Reproduce every line below exactly as written; do not include the images.

• Available data:
★ ★ ★ ★ ★
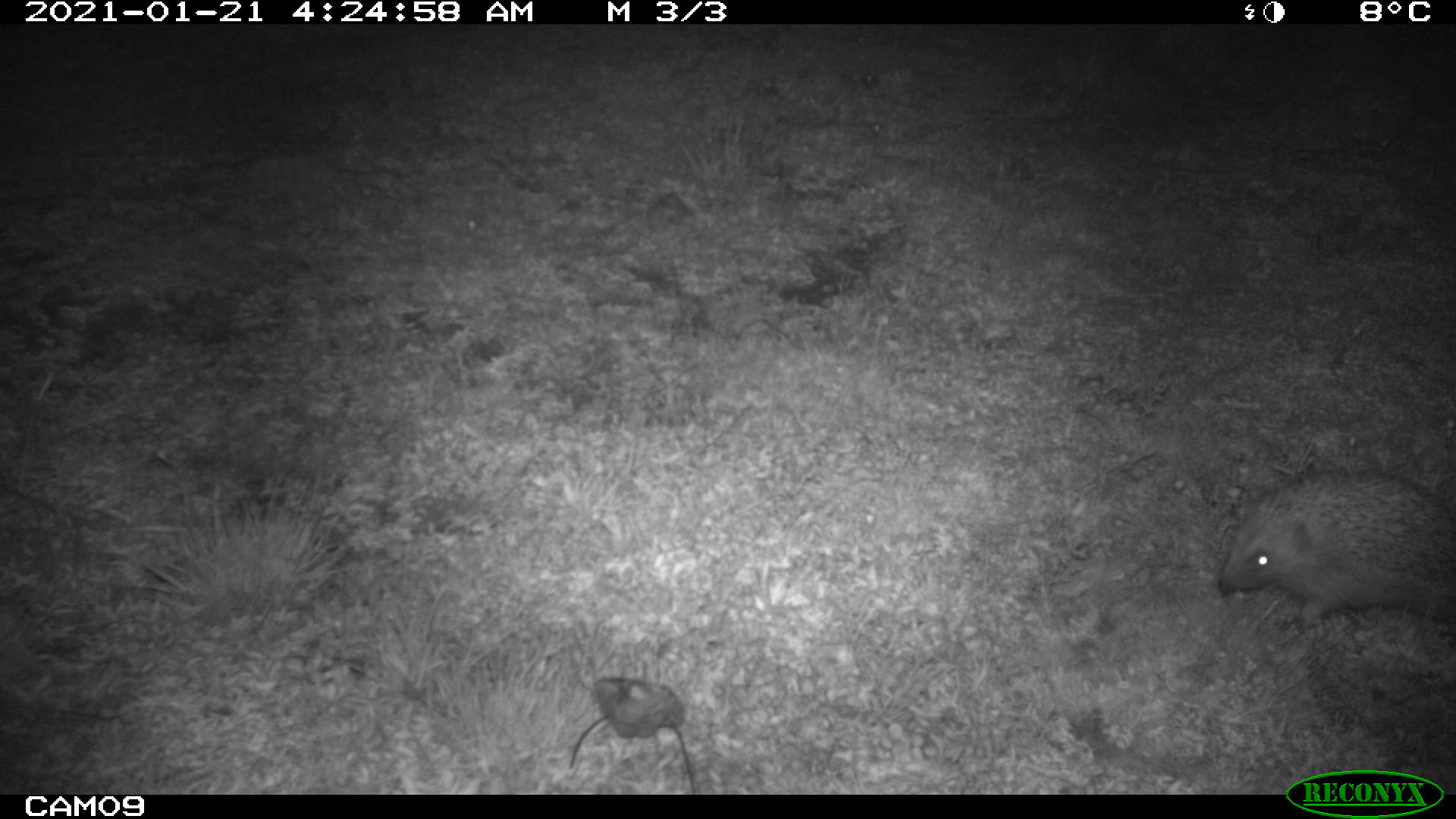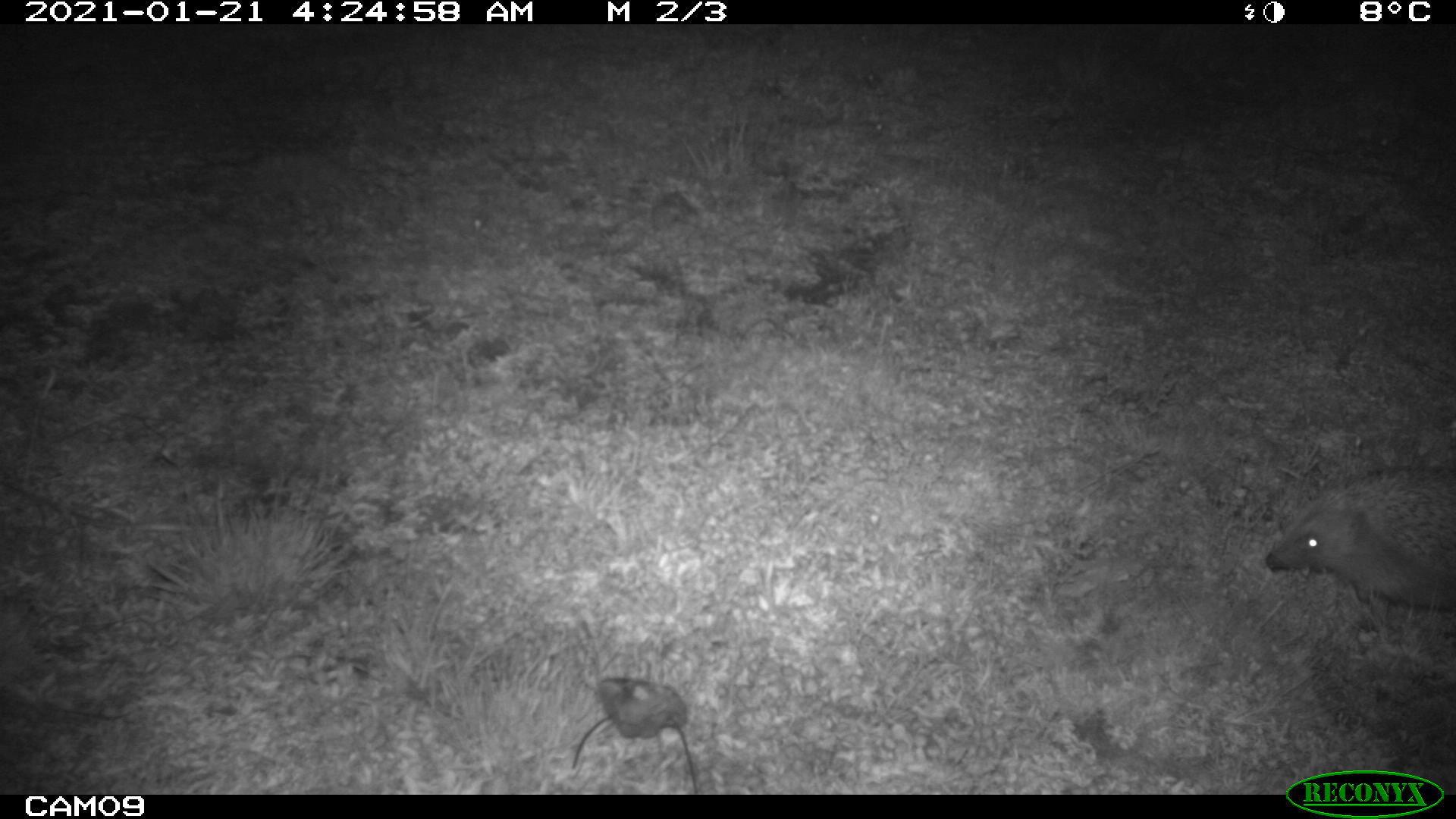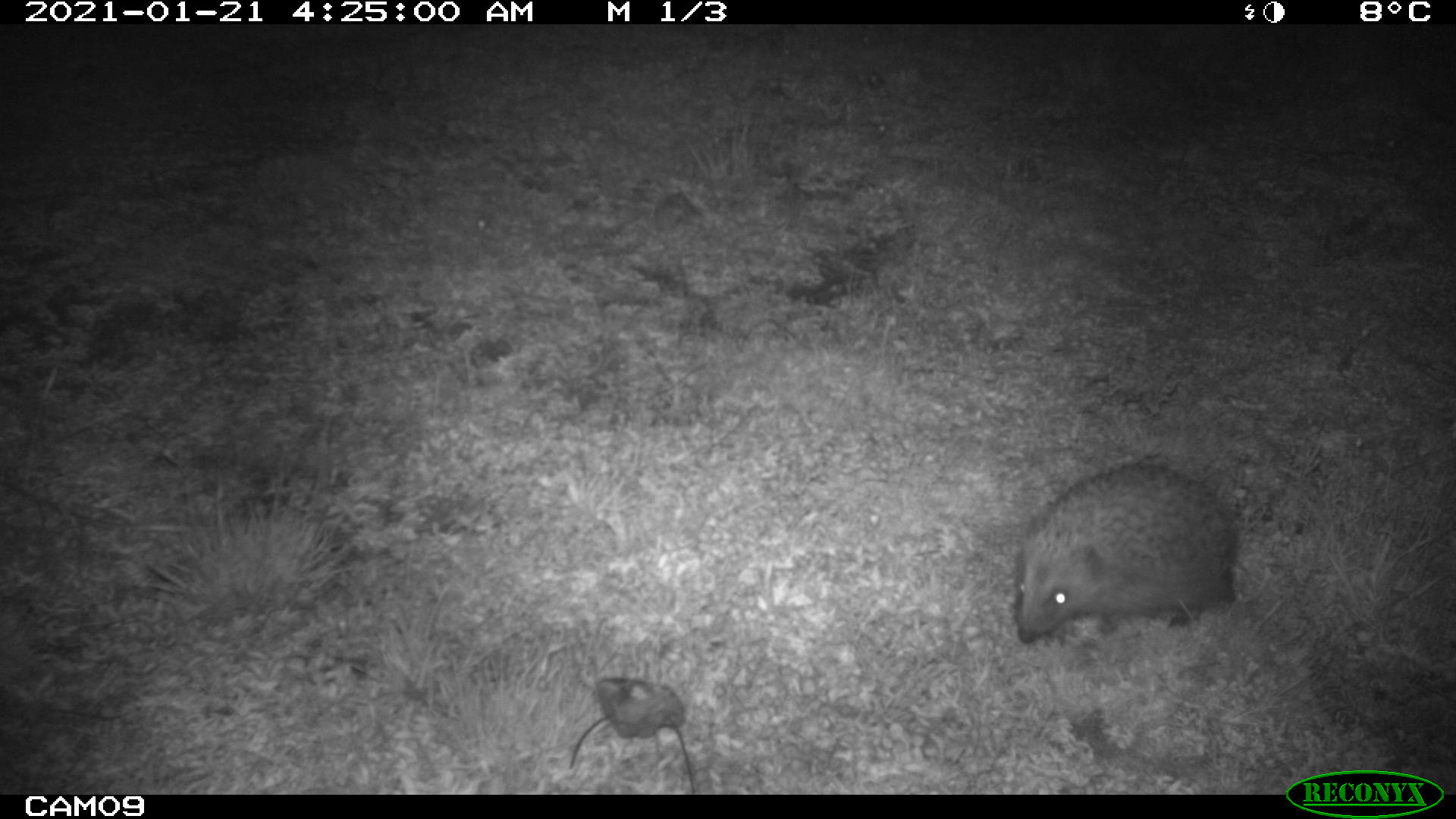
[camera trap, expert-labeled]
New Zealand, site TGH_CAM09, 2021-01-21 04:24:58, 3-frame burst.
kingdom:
★ ★ ★ ★ ★
• Task answer:
[camera trap, expert-labeled]
New Zealand, site TGH_CAM09, 2021-01-21 04:24:58, 3-frame burst.
kingdom:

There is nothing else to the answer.